>> start Supplied text

The Defend Trade Secrets Act of 2016 (the “DTSA”), which created, for the first time, a federal cause of action for trade secret misappropriation, is a little over two years old now.  One of the most noteworthy aspects of the DTSA is the inclusion of a provision that permits a party, ex parte, to seek the issuance of an order providing for the seizure of property “necessary to prevent the propagation or dissemination of the trade secret that is the subject of the action.”[1]  At the time of the passage of the DTSA, it was difficult to predict how and when courts would allow the use of this powerful tool in the contentious world of trade secret litigation.  Recent decisions have finally provided some guidance.

Under the statute, ex parte seizure orders were designed to be difficult to obtain.  Such orders are expressly limited to “extraordinary circumstances” and can only be issued if the “court finds that it clearly appears from specific facts” that eight separate statutory requirements are satisfied.”[2]  Although it is difficult to obtain a seizure order, it is not impossible.  And, over the last two years, a distinct pattern has emerged as to when a court will go the extra step of authorizing a seizure.

>> end Supplied text
>> start Extracted entries

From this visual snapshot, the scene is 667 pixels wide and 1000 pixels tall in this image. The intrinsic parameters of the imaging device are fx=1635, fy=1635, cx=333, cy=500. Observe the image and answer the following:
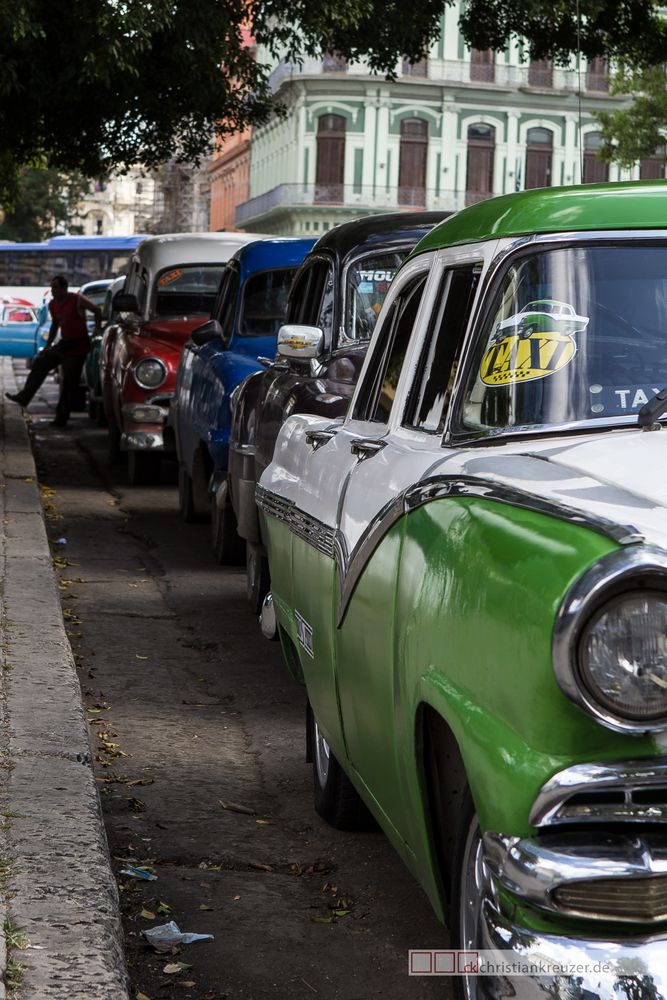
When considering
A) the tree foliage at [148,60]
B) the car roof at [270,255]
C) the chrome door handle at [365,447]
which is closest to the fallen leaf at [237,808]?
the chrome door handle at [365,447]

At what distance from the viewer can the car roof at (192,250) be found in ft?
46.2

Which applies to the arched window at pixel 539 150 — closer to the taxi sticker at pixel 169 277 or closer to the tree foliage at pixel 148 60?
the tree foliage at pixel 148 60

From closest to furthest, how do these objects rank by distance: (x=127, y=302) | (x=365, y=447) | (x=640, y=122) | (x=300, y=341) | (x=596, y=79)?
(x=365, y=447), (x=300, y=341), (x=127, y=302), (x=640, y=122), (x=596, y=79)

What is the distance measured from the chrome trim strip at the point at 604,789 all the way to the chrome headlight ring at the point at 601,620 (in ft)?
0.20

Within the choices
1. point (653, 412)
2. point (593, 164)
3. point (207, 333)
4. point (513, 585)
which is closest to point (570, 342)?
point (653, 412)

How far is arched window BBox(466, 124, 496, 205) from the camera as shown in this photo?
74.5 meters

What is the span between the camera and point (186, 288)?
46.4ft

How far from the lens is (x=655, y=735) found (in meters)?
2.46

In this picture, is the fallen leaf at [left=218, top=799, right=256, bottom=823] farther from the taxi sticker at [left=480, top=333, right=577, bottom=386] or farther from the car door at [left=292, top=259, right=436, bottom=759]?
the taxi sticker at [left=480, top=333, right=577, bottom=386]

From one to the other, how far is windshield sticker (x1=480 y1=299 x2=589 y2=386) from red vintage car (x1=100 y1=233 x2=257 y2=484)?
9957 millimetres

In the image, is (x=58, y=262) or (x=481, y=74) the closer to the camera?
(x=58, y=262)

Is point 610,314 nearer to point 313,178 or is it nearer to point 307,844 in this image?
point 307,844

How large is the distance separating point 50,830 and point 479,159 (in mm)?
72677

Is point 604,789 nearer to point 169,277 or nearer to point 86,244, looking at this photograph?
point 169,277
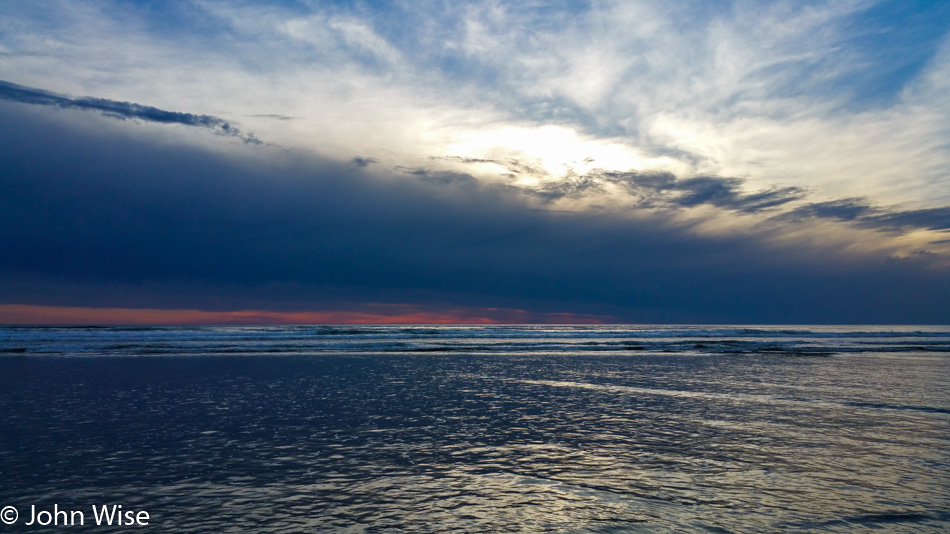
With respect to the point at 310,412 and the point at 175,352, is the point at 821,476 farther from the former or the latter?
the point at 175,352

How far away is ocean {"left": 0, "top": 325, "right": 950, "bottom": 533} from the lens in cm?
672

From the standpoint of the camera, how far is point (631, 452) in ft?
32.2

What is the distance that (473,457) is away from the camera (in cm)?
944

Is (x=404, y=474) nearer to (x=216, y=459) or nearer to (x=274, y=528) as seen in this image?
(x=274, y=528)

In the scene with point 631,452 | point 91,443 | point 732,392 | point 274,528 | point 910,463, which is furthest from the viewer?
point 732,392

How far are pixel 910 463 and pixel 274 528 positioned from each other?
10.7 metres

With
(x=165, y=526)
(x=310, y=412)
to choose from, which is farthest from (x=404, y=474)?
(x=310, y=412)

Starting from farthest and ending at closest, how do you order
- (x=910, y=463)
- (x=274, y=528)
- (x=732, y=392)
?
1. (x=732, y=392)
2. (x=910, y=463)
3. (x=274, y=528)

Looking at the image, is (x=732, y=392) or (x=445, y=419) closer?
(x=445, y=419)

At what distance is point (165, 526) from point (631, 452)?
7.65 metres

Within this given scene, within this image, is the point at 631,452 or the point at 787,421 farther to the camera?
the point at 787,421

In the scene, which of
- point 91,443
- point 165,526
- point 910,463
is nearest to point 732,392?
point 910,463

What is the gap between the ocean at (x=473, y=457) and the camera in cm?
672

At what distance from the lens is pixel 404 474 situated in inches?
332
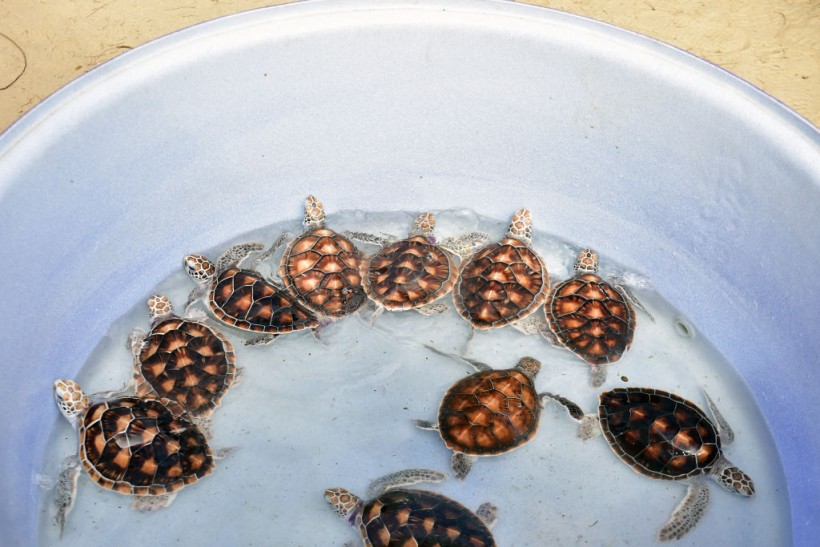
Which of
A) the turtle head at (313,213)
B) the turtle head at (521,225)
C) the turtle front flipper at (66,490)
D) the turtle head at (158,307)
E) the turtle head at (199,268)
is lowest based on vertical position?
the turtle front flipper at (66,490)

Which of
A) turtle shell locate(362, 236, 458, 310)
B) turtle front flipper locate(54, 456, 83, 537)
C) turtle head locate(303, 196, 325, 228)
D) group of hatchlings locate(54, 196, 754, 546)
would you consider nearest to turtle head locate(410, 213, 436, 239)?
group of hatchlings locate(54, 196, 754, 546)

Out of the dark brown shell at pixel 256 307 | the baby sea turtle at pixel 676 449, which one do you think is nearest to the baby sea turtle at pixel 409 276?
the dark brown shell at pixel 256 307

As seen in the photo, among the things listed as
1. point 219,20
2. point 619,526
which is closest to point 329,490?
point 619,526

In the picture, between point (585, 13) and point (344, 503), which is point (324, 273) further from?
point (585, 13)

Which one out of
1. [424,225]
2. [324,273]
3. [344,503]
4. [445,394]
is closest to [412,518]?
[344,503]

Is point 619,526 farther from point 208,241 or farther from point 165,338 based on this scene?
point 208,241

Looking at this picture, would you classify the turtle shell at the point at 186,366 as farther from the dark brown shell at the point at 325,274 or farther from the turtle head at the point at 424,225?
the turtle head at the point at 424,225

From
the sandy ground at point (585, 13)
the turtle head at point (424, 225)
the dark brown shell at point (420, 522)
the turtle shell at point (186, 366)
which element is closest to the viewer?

>> end Extracted entries
>> start Extracted entries

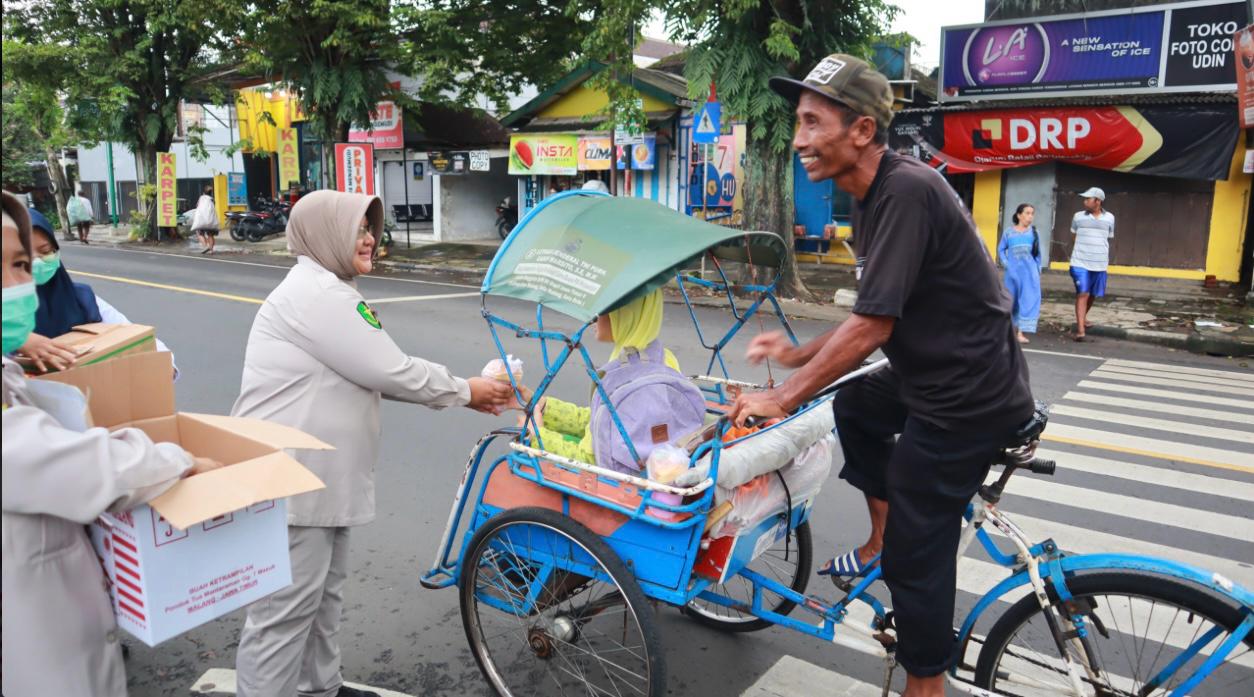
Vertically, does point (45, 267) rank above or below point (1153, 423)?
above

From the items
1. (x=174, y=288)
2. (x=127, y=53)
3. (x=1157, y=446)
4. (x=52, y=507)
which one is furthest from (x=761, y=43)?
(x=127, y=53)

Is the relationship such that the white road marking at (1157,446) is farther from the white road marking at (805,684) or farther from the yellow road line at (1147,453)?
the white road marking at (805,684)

>> end Extracted entries

--- Instruction 1 ---
Extract every line of the entries that contains the word "between".
--- Instruction 2 ---
Carry the text on seizure orders under the Defend Trade Secrets Act forward, starting after its final sentence.

--- Expected answer 1 ---
What is the span between the camera and point (186, 288)?
What is the gap between the ocean at (x=473, y=457) and the camera in cm?
In the picture, between point (585, 13) and point (344, 503), which is point (324, 273) further from?

--- Expected answer 2 ---
The following four factors appear to be significant:

  1. The defendants have a high level of computer and technical proficiency and there have been attempts in the past by the defendants to delete data and information from relevant computers or databases;[3]
  2. The defendants have shown a willingness to hide information rather than comply with requests to cease use of proprietary materials;[4]
  3. An ability to minimize disruption to the defendants by seizing digital or virtual copies rather than physical equipment[5] or targeting the seizure order to a single device[6]; and
  4. An ability to describe the information or property to be seized in great detail—e.g., identifying serial numbers or file names.[7]

Business owners should not let the difficulty of obtaining a seizure order dissuade them from even trying.  These orders send a strong message to a former employee or a competitor that you are taking the theft of your information very seriously.  If you have any questions about how to best protect your business in the aftermath of the theft of your confidential information, please contact a member of the Complex and Commercial Business Litigation Group.

[1]  18 U.S.C. § 1836(b)(2)(A)(i).

[2]  18 U.S.C. § 1836(b)(2)(A)(iii).

[3]  Solar Connect, LLC v. Endicott, No. 2:17-cv-1235, 2018 WL 2386066, at * (D. Utah Apr. 6, 2018)

[4]  Thoroughbred Ventures, LLC v. Disman, No. 4:18-cv-318, Order (Dkt. #6) at 5 (E.D. Tex. May 1, 2018); Blue Star Land Servs. v. Coleman, No. 5:17-cv-931, Order (Dkt. #10) at 3 (W.D. Okla. Aug. 31, 2017).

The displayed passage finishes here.